You might have to change the gradient calculation for your back-prop, if this isn't done automatically by your framework.
Edit to add: You almost certainly want to keep the tanh (or some other non-linearity) between the recurrent connections, so remove it only for the output connection.
In most RNNs for classification, most people use a softmax layer on top of their LSTM or tanh layers so I think you can replace the softmax with just a linear output layer. This is what some people do for regular neural networks as well as convolutional neural networks. You will still have the nonlinearity from the hidden layers, but your outputs will not be restricted within a certain range such as -1 and 1. The cost function would probably be the squared error like larspars mentioned.

Non-linear classification vs regression with FFANN

I am trying to differentiate between two classes of data for forecasting. Basically the dependent variables are features of a signal that I want to forecast. I want to predict whether the signal will have a positive or negative slope in the near future (1 time step ahead). I have tried with different time series analysis, such as Fourier analysis, fitting using neural networks, auto-regressive models, and classification with neural nets (using patternet in Matlab).
The function is continuous, so the most logical assumption is to use some regression analysis tool to determine what's going to happen. However, since I only care whether the slope is going to positive or negative, I changed the signal to a binary signal (1 if the slope is positive, -1 if the slope is 0 or negative).
This is by the far the best results I have gotten! However, for some unknown reason a neural net designed for classification did not work (the confusion matrix stated that there was a precision of around 50%). So I decided to try with a regular feedforward neural net...
Since the neural network outputs continuous data, I didn't know what to do... But then I remembered about Logistic regression, and since its transfer function is a log function (bounded by 0 and 1), it can be interpreted as a probability. So I basically did the same, defined a threshold (e.g above 0 is 1, below 0 is -1), and voila! The precision sky-rocked! I am getting a precision of around 70-80%.

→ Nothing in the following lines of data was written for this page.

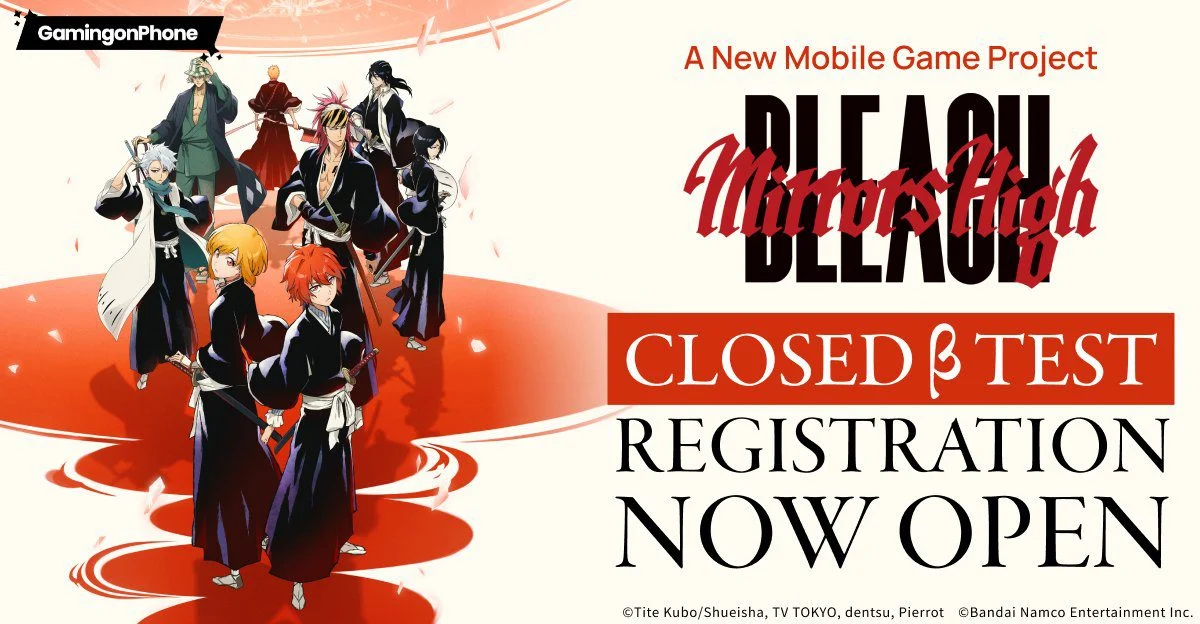 BLEACH Mirrors High: Bandai Namco Opens Recruitment for Highly Anticipated Mobile Closed Beta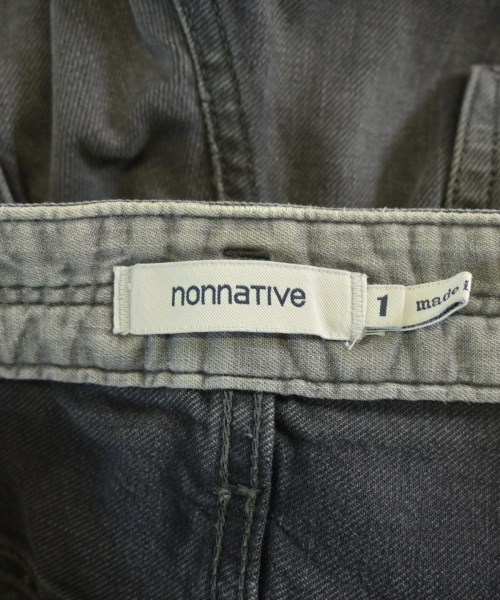 nonnative（ノンネイティブ）デニムパンツ グレー サイズ:1(M位) メンズ/2200550200174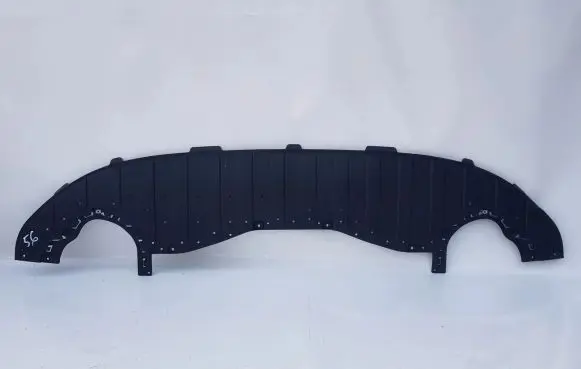 Front bumper lip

Since I am using a sigmoid transfer function, the neural network wll have a continuous output just as logistic regression (but on this case between -1 and 1), so I am assuming my approach is technically still regression and not classification. My question is... Which is better? For my specific problem where fitting did not give really good results but I had to convert this to a binary problem... Which should give better results? Classification or regression?
Should I try a different configuration of a neural net (with a different transfer function), should I try with support vector machine or any other classification algorithm? Or should I stick with regression but defining a threshold myself just as I would do with logistic regression?